Stated task: Please recast the lines as a JSON list of strings, starting with the first line and ending with the line that contains "the point at 576,557 <", both included. Give one string per line and leave out blank lines.

Record extracts:

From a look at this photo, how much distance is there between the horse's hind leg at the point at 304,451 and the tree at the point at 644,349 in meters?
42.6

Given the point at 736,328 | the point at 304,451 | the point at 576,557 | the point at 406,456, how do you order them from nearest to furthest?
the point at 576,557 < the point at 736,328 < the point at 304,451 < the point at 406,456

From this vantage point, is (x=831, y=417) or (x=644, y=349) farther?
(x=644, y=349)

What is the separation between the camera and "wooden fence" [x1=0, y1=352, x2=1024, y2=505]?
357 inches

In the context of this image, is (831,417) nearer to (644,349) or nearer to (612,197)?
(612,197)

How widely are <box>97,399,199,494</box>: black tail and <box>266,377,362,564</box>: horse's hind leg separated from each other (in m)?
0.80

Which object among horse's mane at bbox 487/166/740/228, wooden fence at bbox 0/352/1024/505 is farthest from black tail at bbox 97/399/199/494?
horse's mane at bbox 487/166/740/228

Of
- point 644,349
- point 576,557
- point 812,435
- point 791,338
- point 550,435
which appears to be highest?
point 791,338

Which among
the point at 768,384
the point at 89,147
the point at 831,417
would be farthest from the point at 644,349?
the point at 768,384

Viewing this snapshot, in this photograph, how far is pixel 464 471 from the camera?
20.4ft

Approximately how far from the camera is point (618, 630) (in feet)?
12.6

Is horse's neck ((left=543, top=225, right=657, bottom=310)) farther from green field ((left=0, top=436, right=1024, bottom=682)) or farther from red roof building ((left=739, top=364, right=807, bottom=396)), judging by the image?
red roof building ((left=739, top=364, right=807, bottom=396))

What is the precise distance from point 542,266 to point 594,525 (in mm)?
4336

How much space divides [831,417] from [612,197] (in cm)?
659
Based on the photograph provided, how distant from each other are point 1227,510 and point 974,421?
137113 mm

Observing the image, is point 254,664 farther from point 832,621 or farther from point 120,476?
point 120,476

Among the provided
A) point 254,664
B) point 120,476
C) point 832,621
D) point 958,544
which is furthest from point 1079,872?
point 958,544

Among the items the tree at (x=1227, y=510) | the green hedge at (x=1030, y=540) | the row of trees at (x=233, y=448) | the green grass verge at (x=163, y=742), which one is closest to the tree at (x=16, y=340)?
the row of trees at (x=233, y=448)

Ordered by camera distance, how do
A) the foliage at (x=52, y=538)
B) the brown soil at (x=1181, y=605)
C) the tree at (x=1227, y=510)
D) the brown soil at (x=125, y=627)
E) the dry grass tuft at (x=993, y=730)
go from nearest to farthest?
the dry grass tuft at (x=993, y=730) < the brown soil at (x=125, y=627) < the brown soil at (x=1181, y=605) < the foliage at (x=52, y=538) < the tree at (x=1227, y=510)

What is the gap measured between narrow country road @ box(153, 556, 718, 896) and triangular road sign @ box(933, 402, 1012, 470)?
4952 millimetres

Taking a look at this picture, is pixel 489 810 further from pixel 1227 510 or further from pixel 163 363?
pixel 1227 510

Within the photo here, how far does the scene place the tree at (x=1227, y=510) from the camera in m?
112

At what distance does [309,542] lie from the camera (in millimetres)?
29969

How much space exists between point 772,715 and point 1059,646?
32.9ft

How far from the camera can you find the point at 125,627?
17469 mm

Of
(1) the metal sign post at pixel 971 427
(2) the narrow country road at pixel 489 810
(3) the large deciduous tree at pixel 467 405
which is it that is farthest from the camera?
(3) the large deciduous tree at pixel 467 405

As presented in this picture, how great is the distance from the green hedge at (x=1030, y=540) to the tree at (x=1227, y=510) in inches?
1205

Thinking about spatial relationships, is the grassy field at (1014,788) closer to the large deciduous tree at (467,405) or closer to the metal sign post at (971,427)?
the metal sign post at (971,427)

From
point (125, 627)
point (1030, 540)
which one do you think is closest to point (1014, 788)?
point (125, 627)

The answer:
[
  "From a look at this photo, how much distance is there between the horse's hind leg at the point at 304,451 and the tree at the point at 644,349 in meters?",
  "42.6",
  "Given the point at 736,328 | the point at 304,451 | the point at 576,557 | the point at 406,456, how do you order them from nearest to furthest?",
  "the point at 576,557 < the point at 736,328 < the point at 304,451 < the point at 406,456"
]